But why would 150 people want to go underground for a year? It started in the 1980s with predictions of nuclear war by a controversial local religious group, the Church Universal and Triumphant. The shelter craze spread to the church’s neighbors. In all, there are about 30 community shelters in the area.
Now the same people talk less about the nuclear threat and more about natural catastrophes involving extreme wind, when the Earth tips on its axis. According to one potential resident, “Now if that happens, it throws the whole kilter of the air cycles off.

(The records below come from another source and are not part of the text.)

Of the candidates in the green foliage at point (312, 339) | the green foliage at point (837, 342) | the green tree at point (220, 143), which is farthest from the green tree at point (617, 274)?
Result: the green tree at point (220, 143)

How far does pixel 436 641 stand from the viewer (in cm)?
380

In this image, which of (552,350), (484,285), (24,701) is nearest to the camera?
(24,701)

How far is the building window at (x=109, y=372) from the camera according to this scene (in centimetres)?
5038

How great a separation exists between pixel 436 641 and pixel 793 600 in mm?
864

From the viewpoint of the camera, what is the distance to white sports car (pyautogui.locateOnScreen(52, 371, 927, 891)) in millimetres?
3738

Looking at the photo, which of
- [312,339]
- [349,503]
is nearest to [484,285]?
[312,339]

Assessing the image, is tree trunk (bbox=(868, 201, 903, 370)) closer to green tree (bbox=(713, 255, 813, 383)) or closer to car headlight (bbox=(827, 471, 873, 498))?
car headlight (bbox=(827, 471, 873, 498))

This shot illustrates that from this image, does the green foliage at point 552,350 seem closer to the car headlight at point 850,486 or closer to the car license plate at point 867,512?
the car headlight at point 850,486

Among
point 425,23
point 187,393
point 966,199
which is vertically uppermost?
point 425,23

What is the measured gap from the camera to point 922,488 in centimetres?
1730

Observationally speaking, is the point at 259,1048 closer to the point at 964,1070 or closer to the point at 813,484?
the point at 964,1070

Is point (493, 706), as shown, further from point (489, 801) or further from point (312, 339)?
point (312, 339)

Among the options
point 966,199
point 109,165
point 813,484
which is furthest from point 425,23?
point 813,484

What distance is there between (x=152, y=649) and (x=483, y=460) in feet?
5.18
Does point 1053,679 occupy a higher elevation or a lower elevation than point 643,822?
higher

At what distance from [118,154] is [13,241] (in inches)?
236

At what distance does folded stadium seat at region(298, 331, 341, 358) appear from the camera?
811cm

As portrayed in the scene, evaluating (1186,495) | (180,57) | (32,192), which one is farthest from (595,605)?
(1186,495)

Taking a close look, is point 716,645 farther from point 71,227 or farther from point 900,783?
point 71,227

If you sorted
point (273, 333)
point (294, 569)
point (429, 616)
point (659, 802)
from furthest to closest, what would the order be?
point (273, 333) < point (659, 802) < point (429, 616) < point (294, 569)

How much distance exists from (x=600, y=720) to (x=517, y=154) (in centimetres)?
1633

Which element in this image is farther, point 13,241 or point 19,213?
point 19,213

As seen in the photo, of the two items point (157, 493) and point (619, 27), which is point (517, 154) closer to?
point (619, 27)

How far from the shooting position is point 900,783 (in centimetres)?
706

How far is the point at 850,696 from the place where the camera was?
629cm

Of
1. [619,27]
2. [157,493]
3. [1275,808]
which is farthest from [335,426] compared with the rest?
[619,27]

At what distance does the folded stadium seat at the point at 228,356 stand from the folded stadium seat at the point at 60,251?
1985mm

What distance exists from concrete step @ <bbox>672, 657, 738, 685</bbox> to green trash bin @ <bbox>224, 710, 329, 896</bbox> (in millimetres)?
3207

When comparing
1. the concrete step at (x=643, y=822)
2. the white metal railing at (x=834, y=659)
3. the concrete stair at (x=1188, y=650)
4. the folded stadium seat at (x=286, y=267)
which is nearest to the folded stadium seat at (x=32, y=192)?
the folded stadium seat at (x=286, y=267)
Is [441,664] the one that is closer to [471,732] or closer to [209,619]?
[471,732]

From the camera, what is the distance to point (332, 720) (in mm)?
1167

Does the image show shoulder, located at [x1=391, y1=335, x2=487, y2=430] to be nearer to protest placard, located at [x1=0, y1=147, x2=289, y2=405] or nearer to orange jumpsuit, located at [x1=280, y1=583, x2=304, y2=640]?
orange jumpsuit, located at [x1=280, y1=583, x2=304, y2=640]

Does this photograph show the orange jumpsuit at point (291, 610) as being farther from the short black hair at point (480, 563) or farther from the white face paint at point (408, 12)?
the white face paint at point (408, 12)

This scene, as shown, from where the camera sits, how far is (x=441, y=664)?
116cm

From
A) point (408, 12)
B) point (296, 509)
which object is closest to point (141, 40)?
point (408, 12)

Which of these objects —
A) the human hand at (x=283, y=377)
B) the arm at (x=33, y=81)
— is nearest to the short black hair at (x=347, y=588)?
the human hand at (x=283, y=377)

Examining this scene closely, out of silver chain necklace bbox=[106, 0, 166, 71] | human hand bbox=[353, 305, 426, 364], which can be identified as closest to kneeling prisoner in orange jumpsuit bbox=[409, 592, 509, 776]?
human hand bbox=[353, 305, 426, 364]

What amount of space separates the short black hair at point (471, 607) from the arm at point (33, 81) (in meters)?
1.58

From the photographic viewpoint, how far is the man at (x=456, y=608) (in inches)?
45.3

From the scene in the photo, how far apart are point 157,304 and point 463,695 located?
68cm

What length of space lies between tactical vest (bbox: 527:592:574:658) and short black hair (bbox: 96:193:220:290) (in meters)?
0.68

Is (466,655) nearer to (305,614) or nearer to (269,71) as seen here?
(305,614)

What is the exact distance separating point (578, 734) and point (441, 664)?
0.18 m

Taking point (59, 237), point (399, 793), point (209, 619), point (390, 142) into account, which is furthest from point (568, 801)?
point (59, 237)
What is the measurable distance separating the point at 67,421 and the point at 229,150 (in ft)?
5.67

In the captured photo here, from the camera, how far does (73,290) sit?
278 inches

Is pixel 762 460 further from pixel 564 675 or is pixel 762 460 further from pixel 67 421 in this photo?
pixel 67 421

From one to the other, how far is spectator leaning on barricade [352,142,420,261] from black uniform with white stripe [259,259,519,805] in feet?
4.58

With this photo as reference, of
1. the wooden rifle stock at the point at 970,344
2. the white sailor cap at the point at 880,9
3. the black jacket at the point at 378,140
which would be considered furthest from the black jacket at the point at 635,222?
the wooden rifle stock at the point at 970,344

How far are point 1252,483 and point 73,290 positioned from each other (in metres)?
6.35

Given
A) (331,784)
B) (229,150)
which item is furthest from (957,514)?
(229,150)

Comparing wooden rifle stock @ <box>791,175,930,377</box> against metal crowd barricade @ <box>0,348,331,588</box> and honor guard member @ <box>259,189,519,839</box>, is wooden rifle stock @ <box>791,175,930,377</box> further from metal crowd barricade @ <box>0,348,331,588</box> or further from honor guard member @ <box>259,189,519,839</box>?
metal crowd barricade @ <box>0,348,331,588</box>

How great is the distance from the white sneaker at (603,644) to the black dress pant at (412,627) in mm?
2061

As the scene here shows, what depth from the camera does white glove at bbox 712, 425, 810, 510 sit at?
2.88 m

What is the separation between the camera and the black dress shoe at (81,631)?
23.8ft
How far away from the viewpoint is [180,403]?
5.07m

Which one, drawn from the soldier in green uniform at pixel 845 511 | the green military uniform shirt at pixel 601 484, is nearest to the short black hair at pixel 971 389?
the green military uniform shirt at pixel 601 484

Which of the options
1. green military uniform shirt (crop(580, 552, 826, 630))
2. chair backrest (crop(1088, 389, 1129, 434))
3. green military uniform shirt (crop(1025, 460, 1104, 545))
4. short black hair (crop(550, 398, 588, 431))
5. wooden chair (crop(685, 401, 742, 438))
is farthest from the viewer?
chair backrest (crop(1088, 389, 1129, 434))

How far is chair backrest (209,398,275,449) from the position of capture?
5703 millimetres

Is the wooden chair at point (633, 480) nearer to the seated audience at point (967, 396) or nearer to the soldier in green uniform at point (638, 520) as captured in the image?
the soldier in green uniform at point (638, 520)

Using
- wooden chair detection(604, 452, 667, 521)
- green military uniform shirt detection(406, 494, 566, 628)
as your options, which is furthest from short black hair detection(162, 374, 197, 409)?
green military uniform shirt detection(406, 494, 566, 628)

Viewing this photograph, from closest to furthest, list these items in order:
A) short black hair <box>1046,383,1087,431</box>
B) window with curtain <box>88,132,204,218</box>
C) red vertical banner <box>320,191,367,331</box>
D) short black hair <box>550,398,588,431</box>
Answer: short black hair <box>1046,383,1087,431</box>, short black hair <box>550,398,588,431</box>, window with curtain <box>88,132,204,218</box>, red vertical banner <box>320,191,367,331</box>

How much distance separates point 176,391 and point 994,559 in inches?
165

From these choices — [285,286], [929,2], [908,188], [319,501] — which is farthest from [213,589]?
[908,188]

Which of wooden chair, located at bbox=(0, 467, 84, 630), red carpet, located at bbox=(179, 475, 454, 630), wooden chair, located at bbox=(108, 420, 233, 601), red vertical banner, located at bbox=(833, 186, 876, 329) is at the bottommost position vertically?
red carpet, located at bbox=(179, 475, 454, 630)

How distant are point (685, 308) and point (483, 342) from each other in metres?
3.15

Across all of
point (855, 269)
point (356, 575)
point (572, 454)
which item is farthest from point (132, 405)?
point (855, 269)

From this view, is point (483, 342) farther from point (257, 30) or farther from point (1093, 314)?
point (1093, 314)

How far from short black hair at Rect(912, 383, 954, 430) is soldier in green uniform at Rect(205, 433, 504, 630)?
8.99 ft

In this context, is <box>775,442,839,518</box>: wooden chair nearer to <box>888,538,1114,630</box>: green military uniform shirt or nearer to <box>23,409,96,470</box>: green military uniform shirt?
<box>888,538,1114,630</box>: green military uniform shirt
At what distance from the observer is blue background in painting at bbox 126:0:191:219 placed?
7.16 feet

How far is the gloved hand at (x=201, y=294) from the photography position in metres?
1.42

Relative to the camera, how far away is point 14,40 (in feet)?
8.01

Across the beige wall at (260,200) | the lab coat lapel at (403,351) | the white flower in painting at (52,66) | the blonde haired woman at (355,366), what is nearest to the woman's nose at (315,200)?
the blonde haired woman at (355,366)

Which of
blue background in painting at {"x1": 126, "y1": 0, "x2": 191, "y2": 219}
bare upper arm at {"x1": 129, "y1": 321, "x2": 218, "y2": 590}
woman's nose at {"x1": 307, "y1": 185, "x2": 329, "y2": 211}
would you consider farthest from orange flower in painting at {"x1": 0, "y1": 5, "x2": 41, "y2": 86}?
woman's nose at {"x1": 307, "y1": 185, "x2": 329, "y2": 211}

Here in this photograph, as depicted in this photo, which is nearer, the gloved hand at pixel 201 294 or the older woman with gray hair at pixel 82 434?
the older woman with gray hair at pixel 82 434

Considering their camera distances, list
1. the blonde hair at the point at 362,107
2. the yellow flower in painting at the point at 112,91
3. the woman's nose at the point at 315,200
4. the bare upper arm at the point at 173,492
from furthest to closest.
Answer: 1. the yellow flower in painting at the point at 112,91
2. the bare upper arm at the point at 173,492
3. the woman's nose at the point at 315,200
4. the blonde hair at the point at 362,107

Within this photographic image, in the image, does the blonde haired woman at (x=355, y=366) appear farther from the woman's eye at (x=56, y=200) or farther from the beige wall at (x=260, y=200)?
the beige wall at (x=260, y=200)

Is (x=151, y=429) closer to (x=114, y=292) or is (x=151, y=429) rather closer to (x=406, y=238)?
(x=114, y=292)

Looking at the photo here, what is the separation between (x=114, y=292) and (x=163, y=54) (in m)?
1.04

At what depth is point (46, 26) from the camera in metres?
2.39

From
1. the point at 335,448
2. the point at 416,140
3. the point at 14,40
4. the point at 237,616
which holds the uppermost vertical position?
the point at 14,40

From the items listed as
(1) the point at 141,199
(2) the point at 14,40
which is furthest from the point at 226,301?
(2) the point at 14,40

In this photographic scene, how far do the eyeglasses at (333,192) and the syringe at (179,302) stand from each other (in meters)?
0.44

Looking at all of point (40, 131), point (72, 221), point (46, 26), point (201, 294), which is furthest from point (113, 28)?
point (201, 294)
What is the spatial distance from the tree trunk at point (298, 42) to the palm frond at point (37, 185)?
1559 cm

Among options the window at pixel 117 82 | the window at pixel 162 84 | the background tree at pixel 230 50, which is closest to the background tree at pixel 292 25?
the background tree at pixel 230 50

The jet stream, instead of staying up there, could come right down on the surface and, man, 300 mile-an-hour winds would just change your life entirely.” In Paradise Valley they think the rest of America is woefully under-prepared.1
A large percentage of these people are conservative Christians, who see in the trumpets natural disasters that will affect all people. But this is a misunderstanding of the text. According to Revelation, the trumpets are judgments of God that fall on unbelievers (Rev 8:3-5; 9:4). So the best safety against the judgments of God is not a shelter in Montana, it is obedience to the gospel of Jesus Christ.
Lord, whenever my world caves in, help me to trust You rather than my own devisings.
1 Based on John Hollenhorst, “Underground Shelters Abound in Paradise Valley,” transcript of a television report posted at www.rickross.com on March 2, 2004.